#### Data lines:
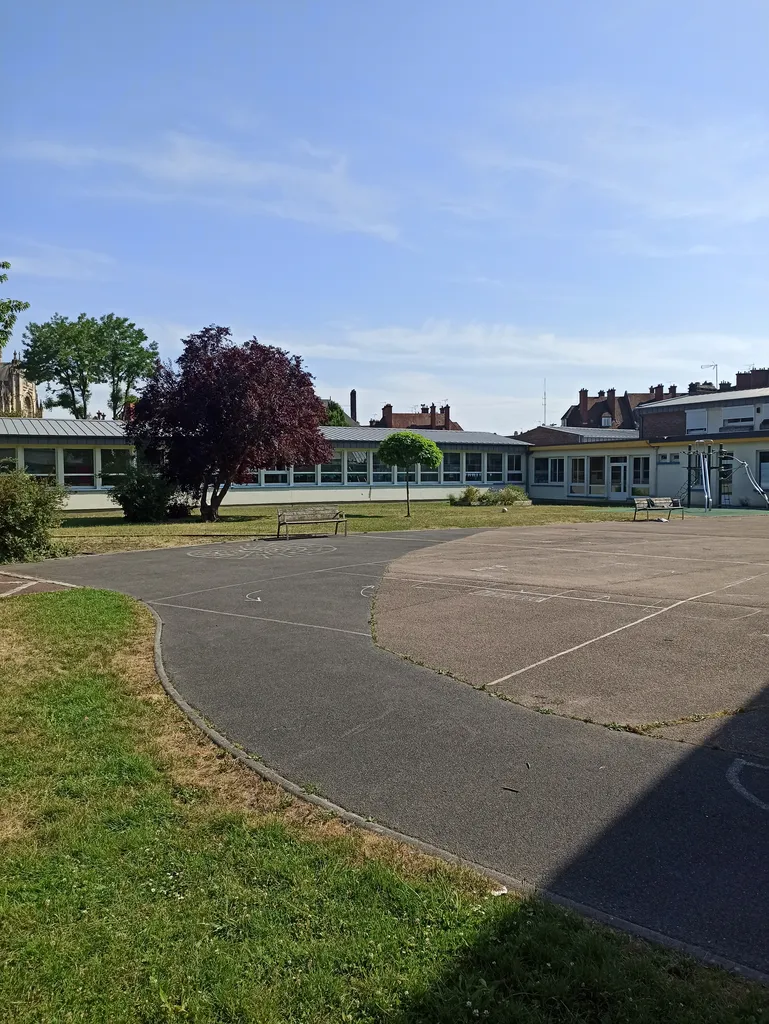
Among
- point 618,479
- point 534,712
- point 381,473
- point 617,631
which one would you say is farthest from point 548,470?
point 534,712

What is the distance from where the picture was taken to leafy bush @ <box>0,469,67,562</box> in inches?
623

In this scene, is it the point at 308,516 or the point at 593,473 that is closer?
the point at 308,516

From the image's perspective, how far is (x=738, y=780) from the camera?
15.2 ft

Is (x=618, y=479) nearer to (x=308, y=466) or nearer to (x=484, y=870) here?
(x=308, y=466)

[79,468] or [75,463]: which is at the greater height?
[75,463]

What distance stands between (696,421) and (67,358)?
156 ft

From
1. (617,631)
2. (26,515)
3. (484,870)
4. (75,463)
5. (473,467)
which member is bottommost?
(484,870)

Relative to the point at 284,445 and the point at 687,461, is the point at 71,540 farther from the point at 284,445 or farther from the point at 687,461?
the point at 687,461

#### Brief:
Can you retype all of the records above word for word, leaving the pictures out?

#### Answer to the exercise:
Among
- point 618,479
- point 534,712
- point 381,473
- point 617,631
which one would you say is farthest from point 548,470?
point 534,712

What is the distance from where the picture was taken to leafy bush @ <box>0,469,67,562</box> in inches?
623

In this scene, is it the point at 308,516 or the point at 593,473 that is closer?
the point at 308,516

From the image's perspective, how far is (x=738, y=780) from the camera?
15.2 ft

Is (x=618, y=479) nearer to (x=308, y=466) or nearer to (x=484, y=870) here?
(x=308, y=466)

[79,468] or [75,463]: which is at the greater height?
[75,463]

What distance stands between (696,421) and (67,358)?
156 ft

From
1. (617,631)
2. (26,515)
3. (484,870)
4. (75,463)
5. (473,467)
which member is bottommost?
(484,870)

Relative to the point at 284,445 and the point at 687,461, is the point at 71,540 farther from the point at 284,445 or farther from the point at 687,461?
the point at 687,461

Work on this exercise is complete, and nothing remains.